Goals and plans in decision making
For years, Dave Krantz has been telling me about his goal-based model of decision analysis. It’s always made much more sense to me than the usual framework of decision trees and utility theory (which, I agree with Dave, is not salvaged by bandaids such as nonlinear utilities and prospect theory). But, much as I love Dave’s theory, or proto-theory, I always get confused when I try to explain it to others (or to myself): "it’s, uh, something about defining decisions based on goals, rather than starting with the decision options, uh, …." So I was thrilled to find that Dave and Howard Kunreuther just published an article describing the theory. Here’s the abstract:
We propose a constructed-choice model for general decision making. The model departs from utility theory and prospect theory in its treatment of multiple goals and it suggests several different ways in which context can affect choice.
It is particularly instructive to apply this model to protective decisions, which are often puzzling. Among other anomalies, people insure against non-catastrophic events, underinsure against catastrophic risks, and allow extraneous factors to influence insurance purchases and other protective decisions. Neither expected-utility theory nor prospect theory can explain these anomalies satisfactorily. To apply this model to the above anomalies, we consider many different insurance-related goals, organized in a taxonomy, and we consider the effects of context on goals, resources, plans and decision rules.
The paper concludes by suggesting some prescriptions for improving individual decision making with respect to protective measures.
Going to their paper, Table 1 shows the classical decision-analysis framework, and Table 2 shows the new model, which I agree is better. I want to try to apply it to our problem of digging low-arsenic wells for drinking water in Bangladesh.
Is vs. should
I have a couple of qualms about Dave’s approach, though, which involve distinguishing between descriptive and normative concerns. This comes up in all models of decision making: on one hand, you can’t tell people what to do (at best, you can point out inconsistencies in their decisions or preferences), but on the other hand these theories are supposed to provide guidance, not just descriptions of our flawed processes.
Anyway, I’m not so thrilled with goals such as in Krantz and Kunreuther’s Table 5, of "avoid regretting a modest loss." The whole business of including "regret" in a decision model has always seemed to me to be too clever by half. Especially given all the recent research on the difficulties of anticipating future regret. I’d rather focus on more stably-measurable outcomes.

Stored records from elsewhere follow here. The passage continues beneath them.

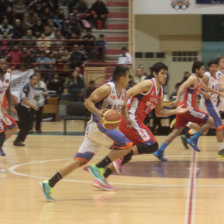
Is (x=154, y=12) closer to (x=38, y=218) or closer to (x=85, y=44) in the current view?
(x=85, y=44)

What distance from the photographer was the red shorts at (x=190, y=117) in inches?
446

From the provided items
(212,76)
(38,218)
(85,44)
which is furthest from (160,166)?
(85,44)

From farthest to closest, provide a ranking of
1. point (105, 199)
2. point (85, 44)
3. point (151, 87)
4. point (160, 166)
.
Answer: point (85, 44) → point (160, 166) → point (151, 87) → point (105, 199)

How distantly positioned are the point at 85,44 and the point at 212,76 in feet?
29.6

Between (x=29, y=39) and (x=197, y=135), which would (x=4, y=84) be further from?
(x=29, y=39)

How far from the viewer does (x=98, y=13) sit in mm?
20766

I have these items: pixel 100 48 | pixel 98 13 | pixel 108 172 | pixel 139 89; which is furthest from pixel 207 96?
pixel 98 13

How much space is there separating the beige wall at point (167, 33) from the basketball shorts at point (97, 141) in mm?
13473

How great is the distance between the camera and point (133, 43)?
20234 mm

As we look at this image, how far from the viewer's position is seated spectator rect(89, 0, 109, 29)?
20578mm

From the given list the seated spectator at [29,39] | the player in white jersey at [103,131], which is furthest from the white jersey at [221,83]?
the seated spectator at [29,39]

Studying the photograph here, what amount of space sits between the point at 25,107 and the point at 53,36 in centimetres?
741

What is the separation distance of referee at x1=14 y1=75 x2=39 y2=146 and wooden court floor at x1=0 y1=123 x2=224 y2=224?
1388 millimetres

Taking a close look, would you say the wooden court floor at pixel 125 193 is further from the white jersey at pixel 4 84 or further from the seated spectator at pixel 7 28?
the seated spectator at pixel 7 28
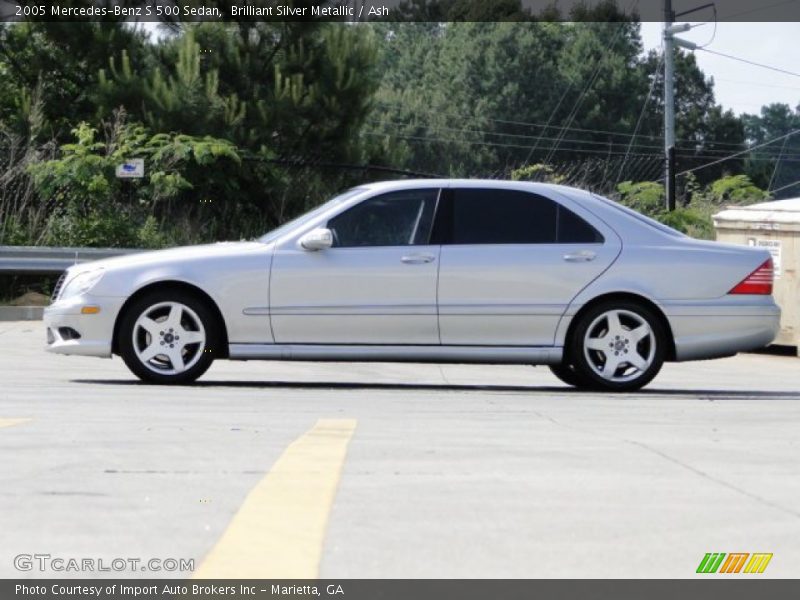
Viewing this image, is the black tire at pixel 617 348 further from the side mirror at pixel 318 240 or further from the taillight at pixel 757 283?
the side mirror at pixel 318 240

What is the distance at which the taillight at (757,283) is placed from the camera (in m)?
11.9

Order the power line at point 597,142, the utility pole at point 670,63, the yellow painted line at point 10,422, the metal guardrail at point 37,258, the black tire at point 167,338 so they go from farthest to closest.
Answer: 1. the power line at point 597,142
2. the utility pole at point 670,63
3. the metal guardrail at point 37,258
4. the black tire at point 167,338
5. the yellow painted line at point 10,422

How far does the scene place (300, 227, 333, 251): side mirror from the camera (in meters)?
11.6

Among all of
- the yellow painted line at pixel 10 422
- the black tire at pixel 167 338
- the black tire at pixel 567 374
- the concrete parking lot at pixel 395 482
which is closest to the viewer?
the concrete parking lot at pixel 395 482

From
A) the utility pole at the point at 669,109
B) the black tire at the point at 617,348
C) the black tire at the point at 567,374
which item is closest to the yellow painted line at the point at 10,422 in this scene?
the black tire at the point at 617,348

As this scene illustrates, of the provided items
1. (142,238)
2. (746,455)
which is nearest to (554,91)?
(142,238)

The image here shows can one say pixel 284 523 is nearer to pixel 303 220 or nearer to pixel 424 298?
pixel 424 298

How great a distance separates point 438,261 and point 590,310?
3.58 ft

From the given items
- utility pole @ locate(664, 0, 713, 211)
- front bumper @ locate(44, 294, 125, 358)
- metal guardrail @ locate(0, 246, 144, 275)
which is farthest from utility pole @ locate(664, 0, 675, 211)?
front bumper @ locate(44, 294, 125, 358)

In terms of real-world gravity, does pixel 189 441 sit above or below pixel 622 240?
below

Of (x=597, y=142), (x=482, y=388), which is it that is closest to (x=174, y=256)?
(x=482, y=388)

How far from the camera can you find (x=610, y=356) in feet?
38.3

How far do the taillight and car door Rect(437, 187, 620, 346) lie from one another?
35.5 inches

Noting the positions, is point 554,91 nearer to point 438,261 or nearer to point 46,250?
point 46,250
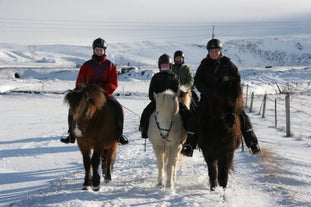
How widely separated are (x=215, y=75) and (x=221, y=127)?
1030 mm

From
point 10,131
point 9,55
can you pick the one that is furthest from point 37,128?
point 9,55

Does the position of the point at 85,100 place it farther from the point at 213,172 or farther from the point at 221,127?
the point at 213,172

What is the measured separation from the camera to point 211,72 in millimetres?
5828

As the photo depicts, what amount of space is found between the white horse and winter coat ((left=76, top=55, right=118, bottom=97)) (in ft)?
3.37

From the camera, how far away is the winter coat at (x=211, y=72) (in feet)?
18.7

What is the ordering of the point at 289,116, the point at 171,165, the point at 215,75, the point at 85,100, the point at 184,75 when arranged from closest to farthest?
1. the point at 85,100
2. the point at 215,75
3. the point at 171,165
4. the point at 184,75
5. the point at 289,116

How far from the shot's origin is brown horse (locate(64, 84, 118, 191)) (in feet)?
17.6

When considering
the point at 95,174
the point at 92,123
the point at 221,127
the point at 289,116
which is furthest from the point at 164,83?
the point at 289,116

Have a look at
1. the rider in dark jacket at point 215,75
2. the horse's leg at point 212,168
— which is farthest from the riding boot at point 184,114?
the horse's leg at point 212,168

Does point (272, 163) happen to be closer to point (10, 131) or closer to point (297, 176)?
point (297, 176)

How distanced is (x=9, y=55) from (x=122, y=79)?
91.6m

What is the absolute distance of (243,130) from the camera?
18.7ft

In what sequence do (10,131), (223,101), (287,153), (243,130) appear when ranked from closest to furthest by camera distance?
(223,101), (243,130), (287,153), (10,131)

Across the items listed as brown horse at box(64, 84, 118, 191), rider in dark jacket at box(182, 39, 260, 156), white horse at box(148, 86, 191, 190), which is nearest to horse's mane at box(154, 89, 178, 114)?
white horse at box(148, 86, 191, 190)
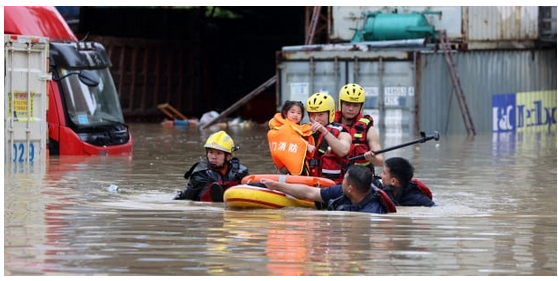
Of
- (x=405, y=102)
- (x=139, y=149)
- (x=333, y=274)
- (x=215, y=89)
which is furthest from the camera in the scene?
(x=215, y=89)

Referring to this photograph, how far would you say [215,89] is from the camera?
44.6 meters

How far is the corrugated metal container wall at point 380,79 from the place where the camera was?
32.9 metres

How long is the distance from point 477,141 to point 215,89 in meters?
15.4

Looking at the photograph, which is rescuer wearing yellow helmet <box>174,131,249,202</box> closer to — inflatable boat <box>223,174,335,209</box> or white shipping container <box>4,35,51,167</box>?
inflatable boat <box>223,174,335,209</box>

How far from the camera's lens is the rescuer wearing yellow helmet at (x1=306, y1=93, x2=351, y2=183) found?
585 inches

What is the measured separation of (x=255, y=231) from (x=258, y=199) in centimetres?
184

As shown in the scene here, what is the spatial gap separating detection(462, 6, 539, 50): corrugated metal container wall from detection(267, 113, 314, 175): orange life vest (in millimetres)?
18801

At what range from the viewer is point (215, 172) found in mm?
15398

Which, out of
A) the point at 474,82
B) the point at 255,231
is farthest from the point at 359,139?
the point at 474,82

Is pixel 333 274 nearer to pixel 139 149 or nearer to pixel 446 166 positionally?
pixel 446 166

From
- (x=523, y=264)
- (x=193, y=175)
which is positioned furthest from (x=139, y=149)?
(x=523, y=264)

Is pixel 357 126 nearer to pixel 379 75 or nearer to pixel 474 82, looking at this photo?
pixel 379 75

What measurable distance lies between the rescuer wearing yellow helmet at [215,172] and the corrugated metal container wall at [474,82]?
59.3ft

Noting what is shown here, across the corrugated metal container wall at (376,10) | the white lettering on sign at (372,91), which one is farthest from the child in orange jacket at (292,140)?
the corrugated metal container wall at (376,10)
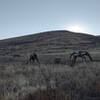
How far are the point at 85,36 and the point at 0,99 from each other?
93.6 meters

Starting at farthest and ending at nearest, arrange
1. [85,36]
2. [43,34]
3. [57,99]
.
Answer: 1. [43,34]
2. [85,36]
3. [57,99]

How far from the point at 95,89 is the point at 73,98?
52.4 inches

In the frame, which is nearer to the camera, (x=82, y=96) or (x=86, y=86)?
(x=82, y=96)

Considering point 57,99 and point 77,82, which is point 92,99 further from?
point 77,82

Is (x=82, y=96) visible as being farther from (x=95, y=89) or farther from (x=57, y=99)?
(x=57, y=99)

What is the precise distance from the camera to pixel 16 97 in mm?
6887

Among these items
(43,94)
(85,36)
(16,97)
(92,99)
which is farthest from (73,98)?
(85,36)

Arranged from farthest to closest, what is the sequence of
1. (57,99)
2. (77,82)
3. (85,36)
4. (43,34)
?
(43,34)
(85,36)
(77,82)
(57,99)

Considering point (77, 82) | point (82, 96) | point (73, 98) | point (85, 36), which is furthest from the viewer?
point (85, 36)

Also, Figure 4 is a bit scary to me. All those words in different sizes! It looks like one of those "outsider art" things:
In all seriousness, though, I think this paper is great. The only model of decision making I’ve seen that has the potential to make sense.
Need a better name
But I wish they wouldn’t call their model "Aristotelian." As a former physics student, I don’t have much respect for Aristotle, who seems to have gotten just about everything wrong. Can’t they come up with a Galilean model?
Relevance for "overcoming bias"
Dave’s work relates to "overcoming bias" because I think the classical decisions/utilities/outcomes model of decision making has serious problems (well-known problems such as decision-makers limiting their search of actions to what was already considered in the model, and downweighting the probability of unforeseen outcomes), to the extent that this model is itself introducing bias into our decisions.